THINGS TO DO
A: Answer these questions using the restaurant review below:
(i) What two items are served with the Cathead Biscuits?
(ii) What meat fills the tacos?
(iii) What kind of pepper dust goes on the Kickin' Carolina Dip?
B: Write out, word for word, the part of the restaurant review below that begins at the words "A number of" and stops after the words "the encroaching additives.".

SUPPLIED PASSAGE

A number of snacks and sharable plates graced the table next, Southern roots firmly implanted with a few interesting tweaks. The fist-sized Cathead Biscuits did not disappoint. You’re not going to not have biscuits at Southern eatery, and these suited us just fine. They’re hot, crumbly, and crunchy, and made ever better by the addition of house-made blueberry jam and whipped butter.

Their taco plate featured flavors I’ve never before witness between two tortillas—blackberry habanero pork with a peanut pico. Obligatory fried green tomatoes can be found here. The handheld bites come topped with goat cheese grits, basil, and roasted red pepper. I appreciated the ideas presented here, but overall found them under-seasoned with the tomato’s usual tart sweetness lost in the encroaching additives.

There was a pile of pimento cheese nachos. How do you say no to that? The chips are blanketed in a spicy pimento cheese that’s just soft enough to be successful here, with chorizo, black-eyed peas, salsa, sour cream, and jalapeños. These did not last long. Most successful was the Kickin’ Carolina Dip, a spin on traditional spinach dip with collards, melted cheese, pork cracklins, and Carolina reaper pepper dust. This is one to order again.

DATA FOR ANALYSIS
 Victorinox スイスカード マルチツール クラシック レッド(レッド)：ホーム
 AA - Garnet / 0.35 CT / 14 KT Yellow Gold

---

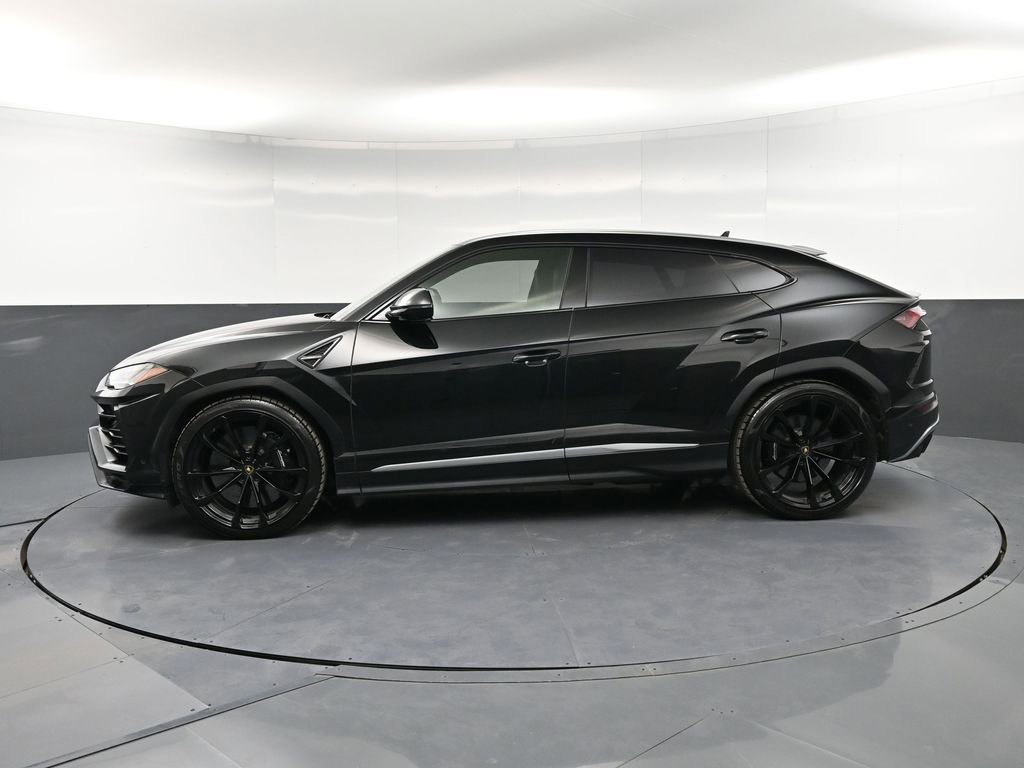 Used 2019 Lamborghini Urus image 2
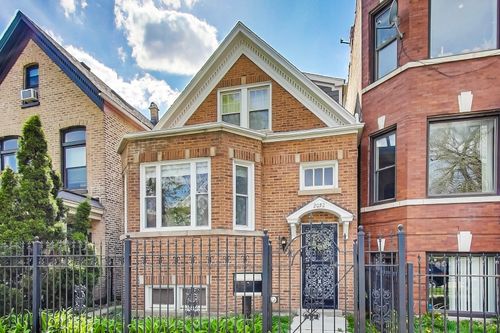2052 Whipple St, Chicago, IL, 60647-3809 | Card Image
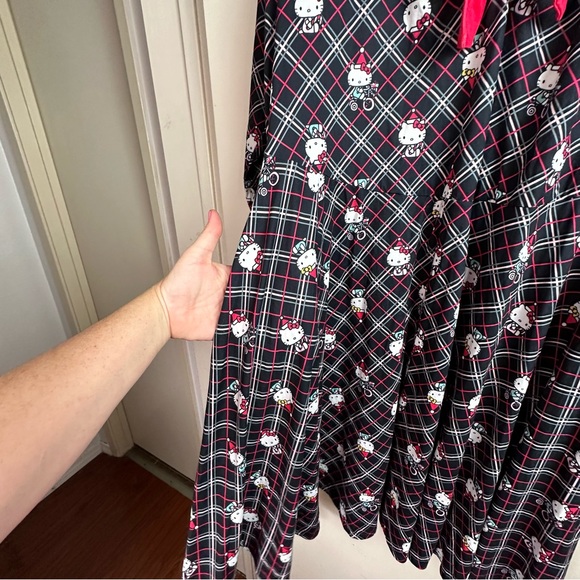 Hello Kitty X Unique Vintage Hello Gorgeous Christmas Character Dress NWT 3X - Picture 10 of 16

ANSWERS BY ITEM NUMBER
A:
(i) House-made blueberry jam and whipped butter.
(ii) Blackberry habanero pork.
(iii) Carolina reaper pepper dust.

B:
A number of snacks and sharable plates graced the table next, Southern roots firmly implanted with a few interesting tweaks. The fist-sized Cathead Biscuits did not disappoint. You’re not going to not have biscuits at Southern eatery, and these suited us just fine. They’re hot, crumbly, and crunchy, and made ever better by the addition of house-made blueberry jam and whipped butter.

Their taco plate featured flavors I’ve never before witness between two tortillas—blackberry habanero pork with a peanut pico. Obligatory fried green tomatoes can be found here. The handheld bites come topped with goat cheese grits, basil, and roasted red pepper. I appreciated the ideas presented here, but overall found them under-seasoned with the tomato’s usual tart sweetness lost in the encroaching additives.